**Task statement:** Pick up the text about St. James' Episcopal Church after its final sentence and continue writing it.

**Text passage:**
________________________________________
The exterior uses gray dolomitic limestone as the main material, with lighter Bedford limestone as trim. The interior walls of the nave and chancel are of carved Flemish oak, and the interior height is 48 feet. The altar is crafted from white Vermont marble, with four onyx supporting pillars. The reredos and tabernacle behind the altar are of carved Flemish oak, matching the surrounding walls, and rise into a set of panels containing wood burnings. A plaque designates the area in memory of first rector Gustaf Unonius, who died the same year the church was completed. The wood burning panels were created by Mrs. R.K. Paine, started in 1902 and completed in 1907.

The original church building at Ninth and Chicago streets was sold to Sacred Heart Roman Catholic Church, and razed in 1927.

==Ecumenism==
St. James' is located on Eighth and State streets in the heart of the neighborhood locally referred to as Holy Hill (not related to Holy Hill National Shrine), immediately north of the National Register of Historic Places Eighth Street Historic District. The close proximity of historic ELCA Lutheran, Episcopal, Presbyterian, and Roman Catholic churches and the Jewish synagogue in this neighborhood has facilitated ecumenical partnership and collaboration among those congregations. A variety of community forums, joint educational opportunities, and ecumenical worship are offered by these congregations.

==Notable clergy==
Since 1848, St. James' has been served by 39 rectors, four deacons, and a number of interim clergy, with several clergy of note in addition to those of historical significance. George W. Thompson contracted cholera, while nursing cholera patients and died in 1854. G.B. Engel (rector from 1860–1864) gave up his pastoral duties for a time to serve as a military chaplain for the 14th Wisconsin Volunteer Infantry Regiment during the American Civil War. B. Talbot Rogers was the first priest vocation from within the parish in 1855, and also served as rector in 1890. Joan Smoke became the first woman to be ordained a deacon in the Diocese of Fond du Lac in 1998.

==Worship==
St. James' Episcopal Church is a "broad church" parish, offering a balance between the high church and low church styles of churchmanship. In worship and theology, this stresses and embraces the breadth of Episcopal doctrine and practice. The original marble altar, raised up several tiers, is used to celebrate some Eucharists, while a simpler wooden altar placed at floor level near the congregation is used for others. Worship is from the 1979 Book of Common Prayer, primarily using Rite II, written in modern language. All four Eucharistic Prayers are used throughout the year. Rite I, written in more traditional language, is used on occasion.
________________________________________
**Exercise data:**
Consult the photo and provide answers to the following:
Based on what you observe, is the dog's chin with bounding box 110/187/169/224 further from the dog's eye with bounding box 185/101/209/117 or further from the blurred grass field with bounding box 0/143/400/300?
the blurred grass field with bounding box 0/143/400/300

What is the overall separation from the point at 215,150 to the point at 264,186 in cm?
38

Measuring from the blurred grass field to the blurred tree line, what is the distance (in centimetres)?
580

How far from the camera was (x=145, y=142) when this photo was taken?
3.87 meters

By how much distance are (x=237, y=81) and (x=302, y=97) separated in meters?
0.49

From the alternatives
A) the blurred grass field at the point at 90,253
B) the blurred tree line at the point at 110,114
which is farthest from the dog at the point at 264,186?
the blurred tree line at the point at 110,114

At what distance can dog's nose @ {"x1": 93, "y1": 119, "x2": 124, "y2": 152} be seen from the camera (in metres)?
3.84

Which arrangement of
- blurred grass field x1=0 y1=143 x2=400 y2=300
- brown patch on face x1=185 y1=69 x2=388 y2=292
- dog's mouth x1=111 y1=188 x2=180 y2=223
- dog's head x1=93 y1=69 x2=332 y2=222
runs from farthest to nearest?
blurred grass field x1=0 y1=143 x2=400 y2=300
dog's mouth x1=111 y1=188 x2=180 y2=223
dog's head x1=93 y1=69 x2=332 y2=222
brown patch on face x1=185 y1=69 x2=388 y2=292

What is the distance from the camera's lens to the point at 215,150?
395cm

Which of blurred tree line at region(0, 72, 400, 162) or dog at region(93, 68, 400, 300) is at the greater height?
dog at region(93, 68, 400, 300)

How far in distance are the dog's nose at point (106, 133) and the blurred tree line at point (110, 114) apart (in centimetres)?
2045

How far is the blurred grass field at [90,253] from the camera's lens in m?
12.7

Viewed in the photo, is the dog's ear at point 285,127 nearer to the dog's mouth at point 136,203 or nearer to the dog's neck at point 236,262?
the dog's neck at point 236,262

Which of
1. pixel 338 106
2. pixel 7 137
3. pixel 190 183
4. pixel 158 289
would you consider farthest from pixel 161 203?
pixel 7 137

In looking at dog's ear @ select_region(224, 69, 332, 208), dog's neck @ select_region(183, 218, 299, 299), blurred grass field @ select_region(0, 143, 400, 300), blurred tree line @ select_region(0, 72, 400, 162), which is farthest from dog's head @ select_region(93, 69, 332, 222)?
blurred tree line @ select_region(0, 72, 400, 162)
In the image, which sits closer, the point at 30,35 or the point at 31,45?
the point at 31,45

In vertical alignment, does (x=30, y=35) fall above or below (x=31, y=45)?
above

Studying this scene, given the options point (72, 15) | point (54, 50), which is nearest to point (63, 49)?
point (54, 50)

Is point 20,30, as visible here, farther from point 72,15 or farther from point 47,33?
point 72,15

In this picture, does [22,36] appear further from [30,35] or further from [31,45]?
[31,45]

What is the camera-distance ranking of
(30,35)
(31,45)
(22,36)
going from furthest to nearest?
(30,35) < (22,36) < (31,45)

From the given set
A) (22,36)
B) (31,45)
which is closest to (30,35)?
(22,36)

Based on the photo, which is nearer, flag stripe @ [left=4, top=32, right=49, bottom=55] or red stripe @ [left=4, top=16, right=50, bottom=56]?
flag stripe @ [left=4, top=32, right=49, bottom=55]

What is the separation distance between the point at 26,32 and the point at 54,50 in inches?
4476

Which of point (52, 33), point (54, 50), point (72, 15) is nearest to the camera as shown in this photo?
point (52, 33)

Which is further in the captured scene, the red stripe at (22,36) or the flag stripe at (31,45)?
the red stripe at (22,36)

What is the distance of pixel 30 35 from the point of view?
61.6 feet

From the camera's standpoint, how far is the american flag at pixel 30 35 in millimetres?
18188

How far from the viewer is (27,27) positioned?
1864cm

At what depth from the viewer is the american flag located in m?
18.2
________________________________________
**Response to the task:**
Music at Sunday 10:00 AM worship is a balance between traditional hymns and more contemporary songs; some weeks feature organ music and others guitar music. A spoken Morning Prayer service is offered every Friday morning at 6:30 AM in the chapel. The church also offers more specialized worship styles throughout the year, featuring Taizé-style worship, polka masses, and contemporary Christian music.

==Community service and social justice==
St. James' has a history of ministry in community service and social justice.
- The church has provided space for local Head Start programs for 40 years.
- St. James' founded and continues to support an ecumenical community feeding program, Sunday Supper.
- The congregation was one of the founders of Project Cool for Back to School in 2004 merging with a similar venture, Operation KAN, to form KAN Cool for School in 2006. The non-profit organization gathers and distributes school supplies and clothing to students at an annual back-to-school event, and also stocks schools with supplies and winter clothing for distribution throughout the year.
- St. James' is a Habitat for Humanity "covenant congregation", providing financial and volunteer support to the organization.
- The church supports achievement of the Millennium Development Goals (MDGs), a global plan focusing on hunger, poverty, education, equality, health, and environmental issues. In 2007, St. James' held the first U2charist in Wisconsin, raising funds to support MDG causes.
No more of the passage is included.